020
When I learned that the enemy boss was enjoying a luxurious stay at a resort hotel while I was withering away on the nudist beach, I thought I would black out right then and there, but considering I had been in a social position in which I could travel to Okinawa riding first class (though the plane did ultimately crash), I couldn’t complain.
Still, I wanted to complain.
Well, even if she was a last boss that secluded herself from the world, she probably didn’t want to live in any cruel environment, so she was free to choose whatever hideout she wanted… But I couldn’t contain my urge to vent my anger at her.
The anger of Yamata no Orochi.134
“It’s not like you were the eight-headed Yamata no Orochi.
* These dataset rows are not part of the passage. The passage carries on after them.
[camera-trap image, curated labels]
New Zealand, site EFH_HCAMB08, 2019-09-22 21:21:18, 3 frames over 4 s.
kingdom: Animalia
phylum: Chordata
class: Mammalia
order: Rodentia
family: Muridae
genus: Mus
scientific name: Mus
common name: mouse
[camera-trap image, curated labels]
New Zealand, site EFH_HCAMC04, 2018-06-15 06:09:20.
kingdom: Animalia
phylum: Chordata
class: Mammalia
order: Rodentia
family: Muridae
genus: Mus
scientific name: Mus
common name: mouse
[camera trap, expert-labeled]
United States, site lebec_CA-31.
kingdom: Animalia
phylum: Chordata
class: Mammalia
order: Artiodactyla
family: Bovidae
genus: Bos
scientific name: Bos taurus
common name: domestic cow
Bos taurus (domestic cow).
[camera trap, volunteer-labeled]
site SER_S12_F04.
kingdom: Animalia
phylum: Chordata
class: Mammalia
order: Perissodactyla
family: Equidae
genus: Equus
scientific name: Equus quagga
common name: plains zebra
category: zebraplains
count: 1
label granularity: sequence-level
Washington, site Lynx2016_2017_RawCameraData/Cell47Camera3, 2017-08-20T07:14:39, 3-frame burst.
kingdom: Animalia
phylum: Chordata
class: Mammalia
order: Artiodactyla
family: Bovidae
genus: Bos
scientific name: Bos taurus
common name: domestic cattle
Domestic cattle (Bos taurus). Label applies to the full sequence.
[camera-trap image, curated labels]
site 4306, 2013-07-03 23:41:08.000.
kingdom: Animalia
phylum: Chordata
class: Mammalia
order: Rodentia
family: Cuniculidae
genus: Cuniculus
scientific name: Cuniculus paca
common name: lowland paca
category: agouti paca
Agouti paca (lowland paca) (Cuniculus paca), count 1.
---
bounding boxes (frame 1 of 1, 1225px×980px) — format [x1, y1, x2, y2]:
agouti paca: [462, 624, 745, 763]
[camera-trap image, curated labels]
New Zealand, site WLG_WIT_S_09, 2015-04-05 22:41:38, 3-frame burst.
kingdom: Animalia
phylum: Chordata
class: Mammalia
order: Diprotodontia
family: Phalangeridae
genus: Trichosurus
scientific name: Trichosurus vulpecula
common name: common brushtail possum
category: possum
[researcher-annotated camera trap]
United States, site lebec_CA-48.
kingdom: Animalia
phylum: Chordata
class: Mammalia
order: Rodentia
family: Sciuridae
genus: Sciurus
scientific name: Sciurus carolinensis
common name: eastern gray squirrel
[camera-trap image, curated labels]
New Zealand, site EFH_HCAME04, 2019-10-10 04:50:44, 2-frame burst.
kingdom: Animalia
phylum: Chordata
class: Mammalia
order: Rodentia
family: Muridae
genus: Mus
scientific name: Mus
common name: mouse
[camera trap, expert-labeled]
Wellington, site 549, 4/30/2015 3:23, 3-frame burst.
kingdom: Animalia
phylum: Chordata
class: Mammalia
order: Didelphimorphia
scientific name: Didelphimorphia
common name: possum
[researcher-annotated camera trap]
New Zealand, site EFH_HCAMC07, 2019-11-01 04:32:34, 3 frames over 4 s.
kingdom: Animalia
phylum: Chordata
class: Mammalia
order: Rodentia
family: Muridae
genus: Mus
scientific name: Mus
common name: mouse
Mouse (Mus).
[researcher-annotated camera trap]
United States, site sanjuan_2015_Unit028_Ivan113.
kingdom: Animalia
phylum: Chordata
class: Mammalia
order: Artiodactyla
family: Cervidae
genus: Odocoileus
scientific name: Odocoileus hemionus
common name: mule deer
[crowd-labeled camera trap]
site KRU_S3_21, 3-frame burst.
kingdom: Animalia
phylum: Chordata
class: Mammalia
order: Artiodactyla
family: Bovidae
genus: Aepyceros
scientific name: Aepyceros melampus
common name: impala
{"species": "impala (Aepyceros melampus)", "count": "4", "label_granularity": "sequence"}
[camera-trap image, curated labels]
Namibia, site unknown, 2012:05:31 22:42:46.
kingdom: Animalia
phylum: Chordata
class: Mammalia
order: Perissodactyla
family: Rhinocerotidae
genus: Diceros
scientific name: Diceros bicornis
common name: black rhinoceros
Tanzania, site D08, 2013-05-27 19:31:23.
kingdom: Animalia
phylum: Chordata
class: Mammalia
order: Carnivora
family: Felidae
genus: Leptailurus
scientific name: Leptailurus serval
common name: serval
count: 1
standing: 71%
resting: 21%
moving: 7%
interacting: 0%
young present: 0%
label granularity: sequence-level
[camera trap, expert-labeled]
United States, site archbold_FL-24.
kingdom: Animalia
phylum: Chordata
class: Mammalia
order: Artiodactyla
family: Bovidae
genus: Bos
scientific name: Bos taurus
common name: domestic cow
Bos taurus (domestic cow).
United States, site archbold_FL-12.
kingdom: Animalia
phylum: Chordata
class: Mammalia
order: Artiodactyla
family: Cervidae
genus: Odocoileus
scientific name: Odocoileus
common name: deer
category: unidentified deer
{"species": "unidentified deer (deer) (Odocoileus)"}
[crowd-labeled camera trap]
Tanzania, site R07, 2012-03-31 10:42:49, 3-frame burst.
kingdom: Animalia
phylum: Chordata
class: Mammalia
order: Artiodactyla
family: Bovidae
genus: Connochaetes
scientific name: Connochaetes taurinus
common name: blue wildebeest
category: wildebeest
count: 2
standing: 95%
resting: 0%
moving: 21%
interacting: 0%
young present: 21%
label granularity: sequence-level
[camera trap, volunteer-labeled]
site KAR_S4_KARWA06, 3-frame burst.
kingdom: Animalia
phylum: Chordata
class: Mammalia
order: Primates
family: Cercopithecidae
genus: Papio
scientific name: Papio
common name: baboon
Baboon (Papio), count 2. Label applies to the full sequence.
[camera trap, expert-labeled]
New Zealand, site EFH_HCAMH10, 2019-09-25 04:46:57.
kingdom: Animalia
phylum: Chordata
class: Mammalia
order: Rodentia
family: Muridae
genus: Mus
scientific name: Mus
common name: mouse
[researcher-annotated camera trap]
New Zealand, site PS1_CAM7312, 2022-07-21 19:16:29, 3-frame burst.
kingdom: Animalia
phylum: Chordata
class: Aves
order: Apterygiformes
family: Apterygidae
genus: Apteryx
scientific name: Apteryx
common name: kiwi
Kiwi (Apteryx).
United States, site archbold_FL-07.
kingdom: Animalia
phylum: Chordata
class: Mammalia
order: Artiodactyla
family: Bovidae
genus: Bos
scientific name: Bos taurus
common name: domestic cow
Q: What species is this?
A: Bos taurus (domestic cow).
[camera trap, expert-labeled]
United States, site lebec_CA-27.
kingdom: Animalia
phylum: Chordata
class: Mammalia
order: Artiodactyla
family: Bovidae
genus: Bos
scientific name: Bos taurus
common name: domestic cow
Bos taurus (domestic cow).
If anything, you were a hundred-thousand-headed snake, weren’t you?”
“We don’t need to talk about when I turned into Medusa. By the way, Ononoki-chan. Let’s say that we’ll come to terms with what happened to Kaiki-san in our own way—but how did the public react? A domestic flight crashing has to be a pretty serious incident, right?”
Of course, it would have been just as serious if it had been an international flight, but if the passenger list were made public, it would surely also come to light the bizarre way in which the seats had been reserved. Even if not for that, since I had not known the details of his theatrical scam, I had properly given my real name when I’d boarded, so the full name of “Sengoku Nadeko” had to be bouncing around TV and online news.
“True. Your weird name.”
“Don’t call my name weird!”
“Alas, I’m sure the sharp-eared Tsukihi-chan will be absolutely delighted… She’ll probably go around saying, ‘My dear old friend has died in an airplane crash! How pitiful I am!’ or something.”
“Your mental image of Araragi Tsukihi is terrible!”
Except she might actually say something like that.
I knew very well, because she was my dear old friend.
We could understand each other in a profound way.
“There’s no need to worry. Although, that’s only if you can even stop worrying, being able to understand a dear old friend like that… According to some light research I did, apparently Gaen-san must have taken it into account from the beginning, since she had the news of the airplane crash covered up.”
“She can do something like that? Covered up the news of an airplane crash.”
Before, when I (and my alter ego) had run rampant at a bookstore in my hometown, she had completely covered up the disturbance without leaving so much as a trace… But how in the world did she suppress this aerial incident, which was being observed by radars across the world?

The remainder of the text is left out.